Missão dos EUA Para tentar reverter o quadro, Israel conta com seu principal aliado, os Estados Unidos. O presidente Barack Obama enviou dois emissários ao Oriente Médio com a missão de convencer o presidente palestino a desistir do pedido unilateral às Nações Unidas. O conselheiro presidencial Dennis Ross e o enviado especial David Hale fracassaram em outra tentativa, uma semana atrás. Obama já anunciou que os EUA vetarão, no Conselho de Segurança, qualquer tentativa de aceitar o ingresso formal da Palestina como 194º país-membro da ONU. Para o especialista americano, no entanto, até mesmo o apoio americano pode estar em risco. "A tempestade diplomática também pode vir de outras partes. Os EUA não têm um apoio tão entusiasmado como antes, especialmente quando se vê o secretário de Defesa afirmar que Israel é "um aliado mal-agradecido"", afirmou Gelvin.

A chefe da diplomacia da União Europeia, Catherine Ashton, e o ex-premiê britânico Tony Blair, enviado do Quarteto para o Oriente Médio (iniciativa diplomática composta por EUA, Rússia, União Europeia e ONU), também estão na região, na esperança de reativar as negociações diretas entre as duas partes antes da Assembleia Geral, e assim evitar uma votação sobre a Palestina.
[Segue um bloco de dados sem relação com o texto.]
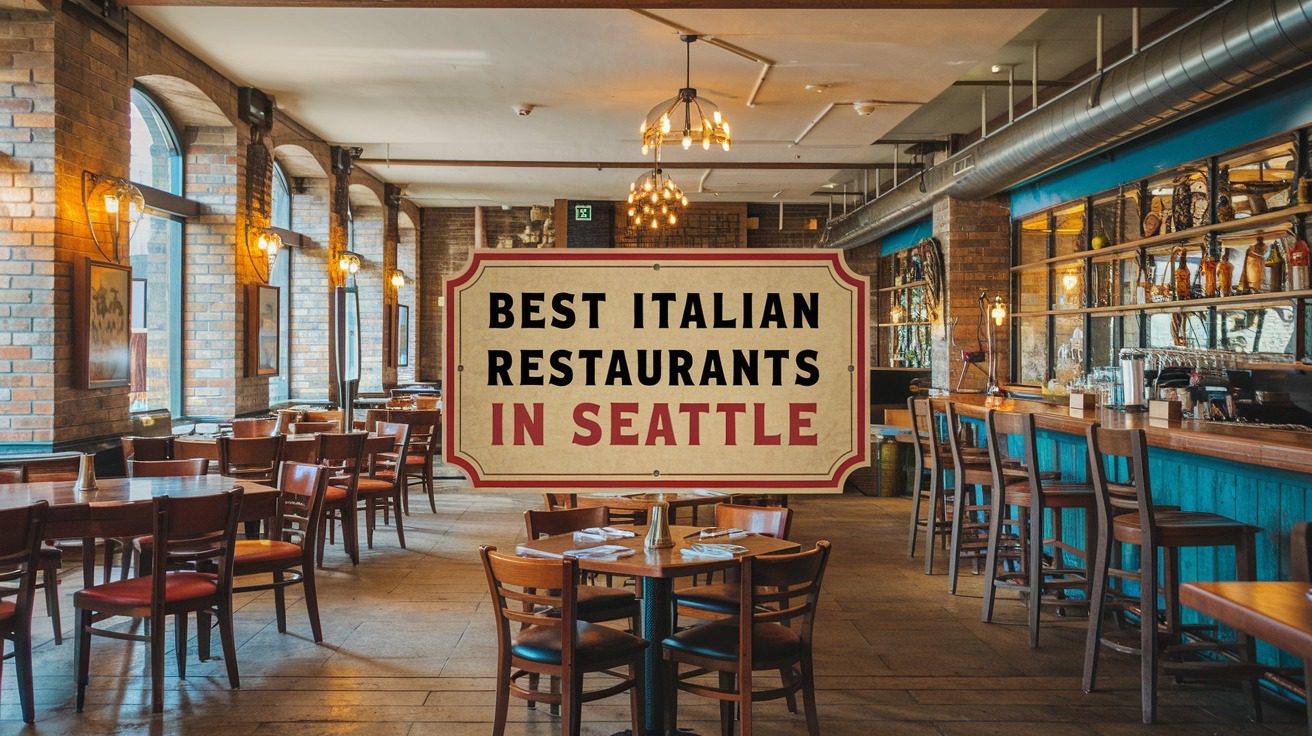 5 Best Italian Restaurants In Seattle (2026)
Tolerância quase zero É em Hebron, cidade bíblica em plena Cisjordânia, que as relações entre palestinos e israelenses são mais intensas e conflituosas. Como parte da campanha pelo reconhecimento na ONU, os primeiros se manifestaram ontem contra a proibição de circular em uma das ruas centrais, onde os colonos judeus costumam circular fortemente armados para compensar a esmagadora inferioridade numérica: eles são 500 em meio a 165 mil árabes. A antiga cidadela leva o nome do patriarca hebreu Abraão e abriga seu túmulo, santuário venerado também pelos muçulmanos, que a ele se referem como Ibrahim e Al Khalil ("o amigo", em árabe) ¿ uma referência à aliança firmada pelo profeta com o Deus único.